1) Field of the Invention
The invention herein relates to a computer peripheral, specifically a computer-dedicated auxiliary data access device.
2) Description of the Prior Art
In present day computer processing, in addition to the memory components internally installed on the mainboard and the connected hard disk drives that handle repeated data reading and writing operations, other computer peripherals also installed include auxiliary data access devices such as floppy diskette drives and optical disk drives. Referring to FIG. 1, the most widely utilized such device is the floppy diskette drive 1 into which is inserted a magnetic media in the form of a circular plastic platter 2 encased in a protective plastic jacket 3 (having a thickness of 0.2 to 0.3 cm and width of 9 to 13.3 cm) and analogous with magnetic tape, since principles of magnetism are utilized to store data via a read-write head 1a inside the floppy diskette drive 1, there is no substantial difference between the said type of read-write head 1a and a tape recorder play/record head; since the storage capacity of a typical magnetic diskette is limited, the storage of larger quantities of data is accomplished by utilizing a number of magnetic diskettes, with excessively large batches of data such as graphics files being impossible to archive; even if replaced by a double-sided high-density diskette drive and the compatible double-sided high-density diskettes to obtain a memory capacity of 1.2 MB, the storage of enormous graphics files cannot be achieved in a single access: as a result, the utilization of the said device is extremely impractical.
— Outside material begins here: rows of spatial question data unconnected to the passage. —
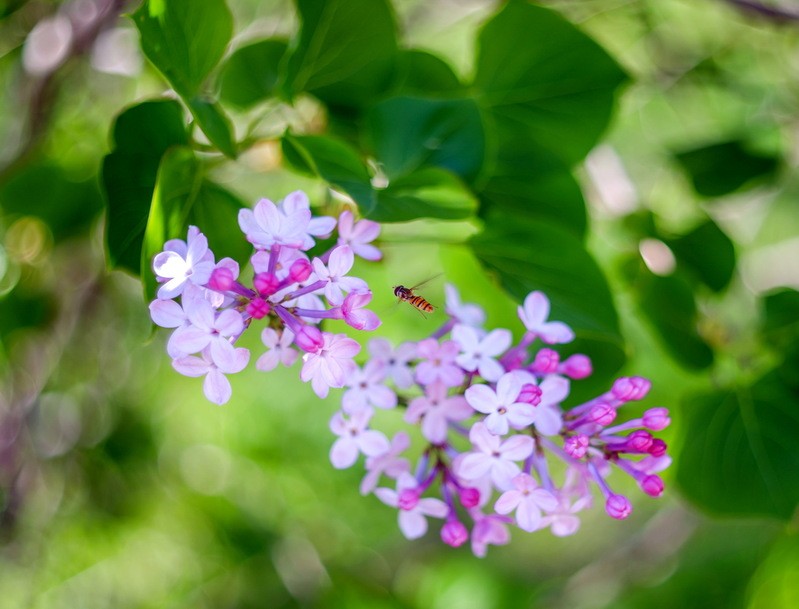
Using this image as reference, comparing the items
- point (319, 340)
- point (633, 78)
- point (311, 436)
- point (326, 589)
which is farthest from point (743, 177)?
point (311, 436)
Furthermore, as more magnetic diskettes are purchased for use, the total number of archived material increases continually, with their rather sizable physical dimensions (measuring 0.2 to 0.3 cm thick and 9 to 13.3 cm in width) not only creating considerably troublesome storage management problems, but also resulting in portability inconveniences.
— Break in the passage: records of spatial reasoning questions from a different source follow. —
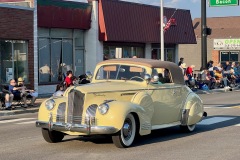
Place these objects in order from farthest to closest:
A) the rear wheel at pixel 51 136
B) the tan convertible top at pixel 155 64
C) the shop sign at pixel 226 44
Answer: the shop sign at pixel 226 44
the tan convertible top at pixel 155 64
the rear wheel at pixel 51 136

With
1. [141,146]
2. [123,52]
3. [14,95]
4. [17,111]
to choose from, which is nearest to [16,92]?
[14,95]

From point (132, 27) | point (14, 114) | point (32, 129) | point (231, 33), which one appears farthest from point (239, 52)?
point (32, 129)

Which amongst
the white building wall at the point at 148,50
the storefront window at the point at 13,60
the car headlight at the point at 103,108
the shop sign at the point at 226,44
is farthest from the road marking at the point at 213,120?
the shop sign at the point at 226,44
Optical disk drives 4 are considered applications of laser technology, but the reading and writing operations in the optical disk drive 4 do not require a read-write head to accomplish because data is read and written by the two different laser beams, with the storage layer on the optical disk 5 capable of various material changes in response to laser light exposure; since laser beams can be focused to occupy relatively minute surface areas, the capacity of an optical disk 5 is often quite immense, with a 12-inch optical disk 5 capable of storing four gigabytes of data; therefore, a 12-inch optical disk 5 can replace 100 40 MB hard disk drives; generally speaking, while the data storage density available on the optical disk 5 is approximately 40 times higher than that of a conventional magnetic diskette, such storage approaches have not become widespread due to the exorbitant prices of read/write-capable optical disk drives 4; as a result, most optical disk drives 4 today only are read-only units that have no built-in write capability, with data write-in requiring a separate write-capable optical disk drive (not shown in the drawings) utilizing laser fusion recording technology; however, the high archiving error rate of such a complex storage technology makes this approach rather impractical.
In view of the said shortcomings, the inventor of the invention herein, based on many years of experience in the production and marketing of this category of products, conducted extensive research and testing, which finally culminated in the development of the practical invention herein.